Surveys show that majority of TV viewers are using a second screen as well. Among Gen Z and Millennials, the percentage is up to 95%. While watching sports, they are also using social media, shopping, texting and gaming. Gen Z is twice as likely as Boomers to pay for sports content. But their chances of seeing the entire live event are slim.
“We know older generations are still enjoying full events in a more traditional experience,” said Luis Vicente, president of sports and entertainment investment company Apex Capital. “For younger audiences, you need to be more innovative and keep providing them with content in new and fresh ways that naturally make them want to enjoy their favorite sporting moments”.

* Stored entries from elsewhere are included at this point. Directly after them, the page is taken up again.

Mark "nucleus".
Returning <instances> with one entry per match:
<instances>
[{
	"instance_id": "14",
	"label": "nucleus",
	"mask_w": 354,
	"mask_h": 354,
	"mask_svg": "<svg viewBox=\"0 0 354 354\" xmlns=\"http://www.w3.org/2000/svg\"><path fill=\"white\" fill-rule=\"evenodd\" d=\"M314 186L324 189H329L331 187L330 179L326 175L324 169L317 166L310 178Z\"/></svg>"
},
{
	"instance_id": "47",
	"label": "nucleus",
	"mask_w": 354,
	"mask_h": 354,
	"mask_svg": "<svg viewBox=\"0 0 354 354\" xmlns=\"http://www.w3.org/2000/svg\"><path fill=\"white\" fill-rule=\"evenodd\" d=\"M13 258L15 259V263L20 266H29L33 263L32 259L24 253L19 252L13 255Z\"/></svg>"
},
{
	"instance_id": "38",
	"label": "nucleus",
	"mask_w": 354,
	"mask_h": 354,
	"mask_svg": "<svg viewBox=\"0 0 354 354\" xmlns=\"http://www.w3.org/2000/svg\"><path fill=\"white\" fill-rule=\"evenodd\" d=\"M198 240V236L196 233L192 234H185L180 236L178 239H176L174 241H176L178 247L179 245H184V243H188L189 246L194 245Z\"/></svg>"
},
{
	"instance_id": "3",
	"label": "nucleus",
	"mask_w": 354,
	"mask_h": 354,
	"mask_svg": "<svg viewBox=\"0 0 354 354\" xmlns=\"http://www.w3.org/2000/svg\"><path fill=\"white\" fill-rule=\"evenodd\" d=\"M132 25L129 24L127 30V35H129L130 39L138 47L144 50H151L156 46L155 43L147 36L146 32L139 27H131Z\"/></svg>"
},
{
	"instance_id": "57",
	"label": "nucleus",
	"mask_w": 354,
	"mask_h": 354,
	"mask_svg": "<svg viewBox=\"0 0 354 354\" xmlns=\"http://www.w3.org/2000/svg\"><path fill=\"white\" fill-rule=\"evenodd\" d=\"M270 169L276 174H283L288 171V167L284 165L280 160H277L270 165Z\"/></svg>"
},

MLB Virtual Ballpark promises to integrate these modes of consumption. But more evidence is needed that this is more than just a gimmick. “Then the value proposition of what that space enables comes to life."
A few days later, there is a new attempt to convert the detractors. Another virtual world has opened up for a very immersive sporting experience: a quiz with Navankov Kanu, the iconic former footballer of English team Arsenal.
In this virtual world, the focus has shifted from leagues and teams to athletes and communities. The more than 1,100 attendees could interact with each other and with Kanu. Spraying stardust on the session was current Arsenal team legend Oleksandr Zinchenko, who came over to ask a question. There was also a more formal interview conducted by Robbie Lyall, founder of Arsenal fan forum AFTV.
Lyle said, “Football is all about opinion and these experiences allow fans to come and have conversations about football.” “I see the metaverse becoming another platform like Twitter, TikTok, YouTube where fans can connect and have fun together.”
Both Ballpark and Kanu Q&A were developed by London-based tech firm Improbable. Founded in 2012, the company’s giant simulation has attracted a valuation of $3bn (€2.7bn), but the road to profitability has been a tumultuous one. In 2021 the company recorded a loss of £152mn.
The following January, Improbable unveiled a new strategy: away from multiplayer games and toward tech’s latest obsession: the metaverse.